[Exercise details] Quote exactly the lines running from the line with "From the given" to the end of the entries, including both, and nothing else.
____
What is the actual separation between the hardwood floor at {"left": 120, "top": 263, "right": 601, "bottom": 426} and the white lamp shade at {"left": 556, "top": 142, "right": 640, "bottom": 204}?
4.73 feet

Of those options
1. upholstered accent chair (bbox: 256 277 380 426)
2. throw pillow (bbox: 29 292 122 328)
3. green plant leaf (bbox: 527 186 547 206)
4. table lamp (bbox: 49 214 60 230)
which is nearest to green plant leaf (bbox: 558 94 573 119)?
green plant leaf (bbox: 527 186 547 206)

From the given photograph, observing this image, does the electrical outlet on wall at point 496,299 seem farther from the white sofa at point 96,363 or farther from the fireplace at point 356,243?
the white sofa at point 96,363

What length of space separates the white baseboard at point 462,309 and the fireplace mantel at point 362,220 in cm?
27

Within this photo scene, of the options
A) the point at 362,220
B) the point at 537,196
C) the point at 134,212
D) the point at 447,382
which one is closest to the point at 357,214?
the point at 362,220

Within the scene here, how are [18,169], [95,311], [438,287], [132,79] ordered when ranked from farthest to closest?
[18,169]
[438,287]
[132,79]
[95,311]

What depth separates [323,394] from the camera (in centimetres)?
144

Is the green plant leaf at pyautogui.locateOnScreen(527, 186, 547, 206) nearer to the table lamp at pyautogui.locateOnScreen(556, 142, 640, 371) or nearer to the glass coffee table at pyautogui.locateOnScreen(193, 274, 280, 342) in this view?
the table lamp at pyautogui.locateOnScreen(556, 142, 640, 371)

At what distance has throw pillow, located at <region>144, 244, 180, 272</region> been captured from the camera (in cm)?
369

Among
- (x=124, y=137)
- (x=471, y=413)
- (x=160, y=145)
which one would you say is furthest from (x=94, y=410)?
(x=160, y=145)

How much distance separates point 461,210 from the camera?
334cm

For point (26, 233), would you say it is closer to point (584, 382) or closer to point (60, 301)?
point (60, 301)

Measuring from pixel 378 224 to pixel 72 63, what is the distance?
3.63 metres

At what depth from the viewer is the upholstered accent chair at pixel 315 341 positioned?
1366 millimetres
____
[Expected answer]
From the given photograph, observing this image, does the electrical outlet on wall at point 496,299 seem farther from the white sofa at point 96,363 or farther from the fireplace at point 356,243?
the white sofa at point 96,363

What length of space separates the white baseboard at point 462,309 and the fireplace mantel at point 362,220 in cm?
27

Within this photo scene, of the options
A) the point at 362,220
B) the point at 537,196
C) the point at 134,212
D) the point at 447,382
which one is closest to the point at 357,214?
the point at 362,220

Within the scene here, how are [18,169], [95,311], [438,287], [132,79] ordered when ranked from farthest to closest?
[18,169]
[438,287]
[132,79]
[95,311]

What depth separates [323,394] from the camera (in centimetres)?
144

Is the green plant leaf at pyautogui.locateOnScreen(527, 186, 547, 206) nearer to the table lamp at pyautogui.locateOnScreen(556, 142, 640, 371) or nearer to the glass coffee table at pyautogui.locateOnScreen(193, 274, 280, 342) in this view?
the table lamp at pyautogui.locateOnScreen(556, 142, 640, 371)

At what distance has throw pillow, located at <region>144, 244, 180, 272</region> been captured from the camera (in cm)?
369

Among
- (x=124, y=137)
- (x=471, y=413)
- (x=160, y=145)
which one would you say is furthest from (x=94, y=410)?
(x=160, y=145)

How much distance separates point 461,210 from the camera?
334cm

For point (26, 233), would you say it is closer to point (584, 382) or closer to point (60, 301)?
point (60, 301)

Measuring from pixel 378 224 to pixel 72 63, what is the distance?
3.63 metres

At what depth from the viewer is the upholstered accent chair at pixel 315 341 positioned?
1366 millimetres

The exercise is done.